We hear you are close friends with attorney John Jablonski, who was your co-author for a book on legal holds. You two live on opposite ends of the country. Can you tell us how your friendship developed?

Oh yes. John and I met at an ARMA Conference in 2007. We had a mutual interest in legal holds. As you may recall, legal holds were all the rage after the initial passage of the Revised Federal Rules of Civil Procedure in 2006. Unfortunately, the law came with little guidance and the case law was all over the place. We set out to invent an easy approach to legal holds, which resulted in, 7 Steps for Legal Holds of ESI and Other Documents, published in 2009. During the process, we became good friends, to the point where John asked me to officiate his wedding and then he returned the favor by officiating mine in 2015. John has an incredible work ethic, and I really respect that.

If you could have dinner with three people, living or dead who would you choose, and why?
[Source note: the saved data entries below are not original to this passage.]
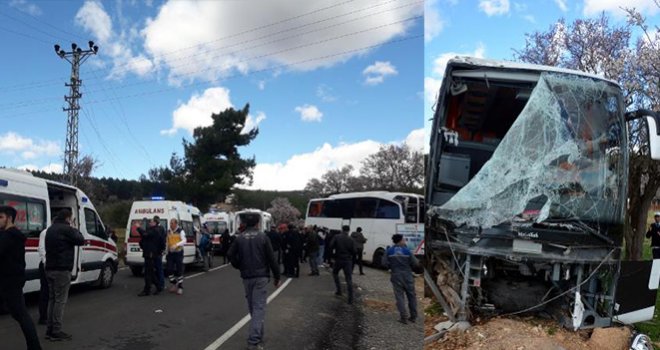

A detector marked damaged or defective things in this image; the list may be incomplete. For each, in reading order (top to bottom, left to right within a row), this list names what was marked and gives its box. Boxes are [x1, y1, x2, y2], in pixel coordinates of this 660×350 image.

shattered windshield [434, 72, 624, 228]
broken glass [430, 72, 628, 228]
crashed bus [426, 56, 660, 330]
damaged vehicle [426, 56, 660, 334]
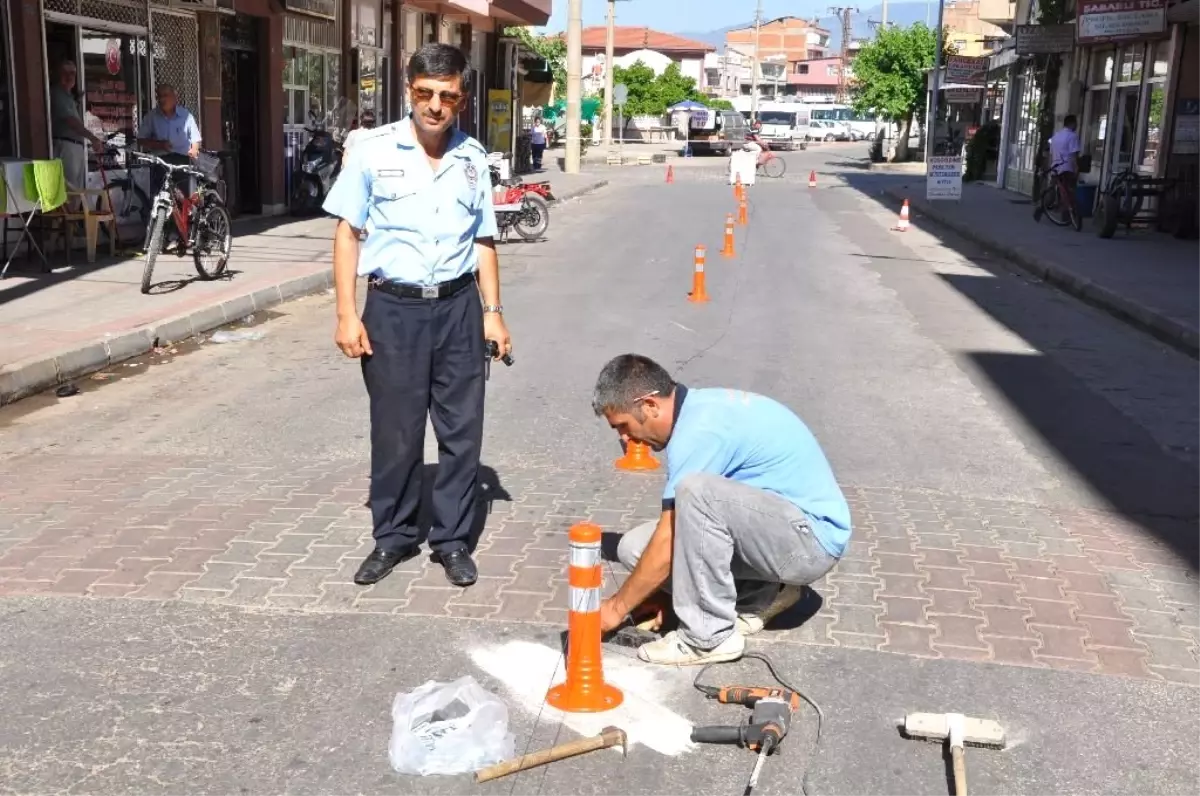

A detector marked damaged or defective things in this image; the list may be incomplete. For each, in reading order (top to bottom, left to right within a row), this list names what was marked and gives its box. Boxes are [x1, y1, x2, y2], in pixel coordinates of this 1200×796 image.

white cement patch on road [465, 638, 696, 758]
For some reason this is the hardest question to answer, as I love to devour history books. Thankfully, many biographies have given me insight into the minds of many of the leaders I respect. However, there are a couple who remain an enigma. For instance, Jesus Christ has been chronicled by many, but I would love to get his views on human foibles from him as a flawed human and not as a saint. From ancient times to the Renaissance, I would also love to speak to Leonardo DaVinci just to see how the mind of such a talented man in the sciences and arts works. Finally, from more recent times, I would love to sit down for a chat with Steve Jobs, as he may go down in history as having similar impact to DaVinci and I would be curious to learn how he tapped into his instincts without being shackled with current norms.

What is your favorite sports team and why?

I bleed Orange and Blue for the University of Florida Gators. You asked earlier about fond memories from my youth, and those days watching the Gators on the football field, basketball court, track, pool, or even the gymnastics floor are truly a happy place for me. Go Gators!

What hobby or special talent do you have that might surprise your colleagues?

I came close to moving to Broadway to pursue a career in singing. I even had a talent agent. However, I got cold feet, as I had too many student loans to pay. Regrettably, during a surgery a few years back my vocal cords were damaged so I cannot hit the high notes (or many notes for that matter) that I used to hit with ease.

What do you like most about living in SoCal? Least?

It is hard to argue with the gorgeous weather, and the scenery in Laguna Beach where I live is truly paradise. That said, the price for paradise is sharing it with the millions of others who want to enjoy it as well, so traffic is horrible. I truly despise traffic, so I work from home to avoid getting on those congested roads. Been there, done that.